The obvious issues the law is likely to try and address will be how workers can delineate between work and not-work when they have no presence in an office to help. Some EU states already have frameworks that do aspects of this such as regulating duties to respond to emails out of working hours. That kind of approach will probably be incorporated in the German law. There will inevitably be the question of costs in equipping and maintaining a home space for work. One concern for German unions is that businesses may be increasingly tempted to adopt productivity-linked piecework rates for home workers and erode collective bargaining in doing so.

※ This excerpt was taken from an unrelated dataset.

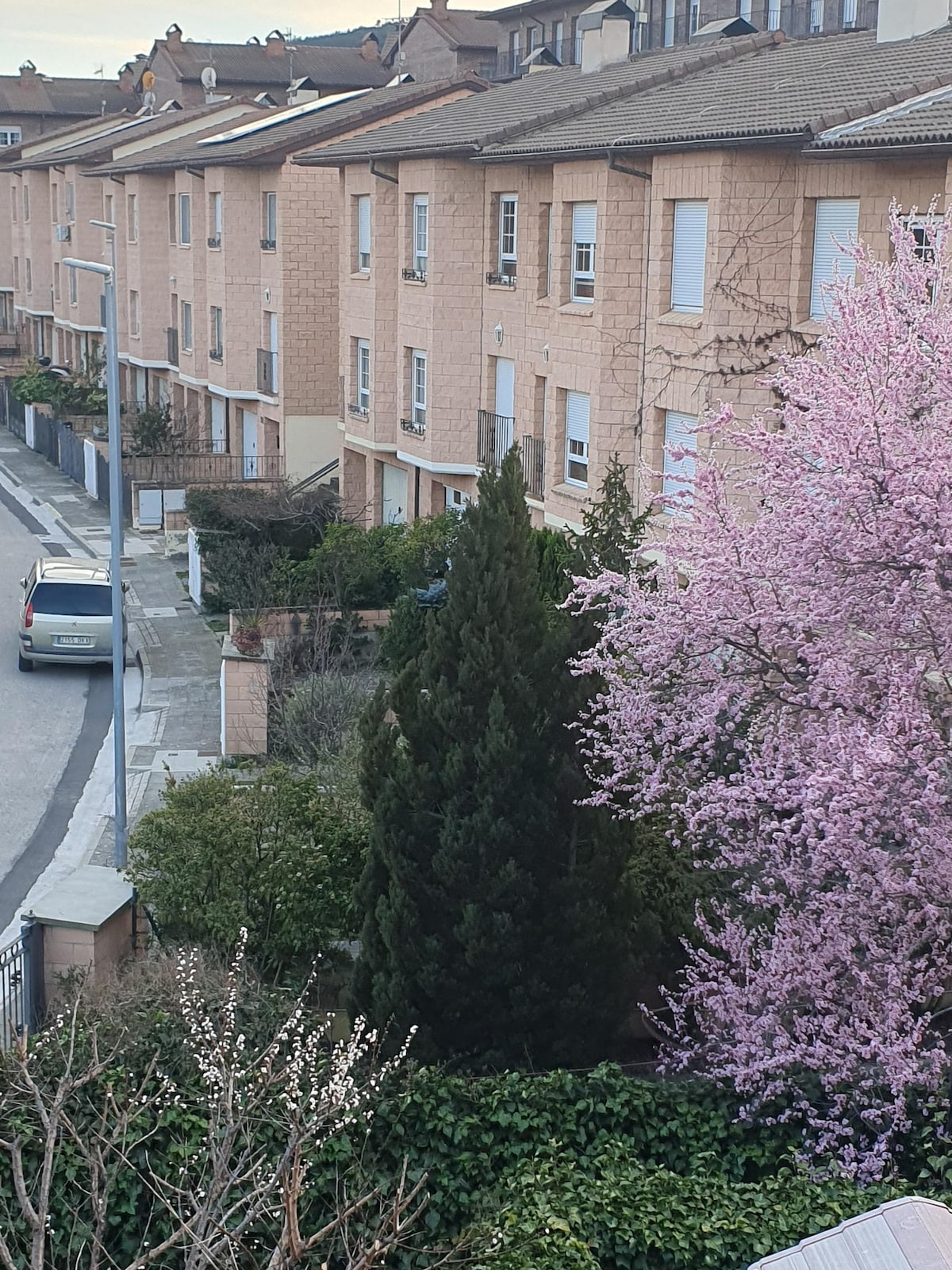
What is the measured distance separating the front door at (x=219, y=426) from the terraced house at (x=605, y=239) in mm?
9033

But there is surely an even more fundamental question here. A right to work from home is a right to detach yourself as a worker from a physical workspace and replace the office with the convening power of technology. Offices serve many purposes, but one of the effects of an office is to create a centripetal anchor to a particular piece of geography - this can be their purpose too, right down to the proverbial watercooler. A more marked shift to home working works against that effect, and against the connection of a business to a particular place and community. That is precisely why many businesses will resist it, at least initially.
But some businesses will inevitably conclude that that if staff do not need to be recruited from a local labour pool to staff an office, then they can be recruited from anywhere; skills, languages and regulation permitting. This isn’t new – it is the model that some IT outsourcing has already developed. But workers moving in much greater numbers into a world of home working in the sectors where this is genuinely feasible (see GC’s Chief Economist Gregor Irwin for a view on this) may find that in doing so they are untying their companies from the ties to places that their morning commute helped cement.

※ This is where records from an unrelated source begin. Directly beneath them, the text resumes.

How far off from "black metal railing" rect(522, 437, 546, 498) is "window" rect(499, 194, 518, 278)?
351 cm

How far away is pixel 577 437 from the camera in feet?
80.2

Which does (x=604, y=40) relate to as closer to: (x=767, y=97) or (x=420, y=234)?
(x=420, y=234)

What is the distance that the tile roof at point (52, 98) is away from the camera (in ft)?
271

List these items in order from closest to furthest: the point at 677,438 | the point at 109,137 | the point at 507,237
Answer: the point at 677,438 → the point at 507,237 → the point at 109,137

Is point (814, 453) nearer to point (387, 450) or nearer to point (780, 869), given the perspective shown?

This is potentially good for companies who can suddenly draw on a much wider labour pool and build cost compressing global services supply chains, just as their equivalents in goods manufacturing did in the 1990s. It is good for workers with high value skills whose distribution chains will expand dramatically in the same way. It is not necessarily so good for the skilled and semi-skilled services workers in the developed world who will find themselves competing with cheaper suppliers abroad. If that sounds like a replay of the conditions that prompted so much of the political resentment of ‘globalisation’ over the last two decades, that is not a coincidence. German employers’ representatives have already hinted darkly that the result of the proposed German law will be a new wave of white-collar services offshoring. You half wonder if many employees won’t ultimately end up insisting on a right to come to the office.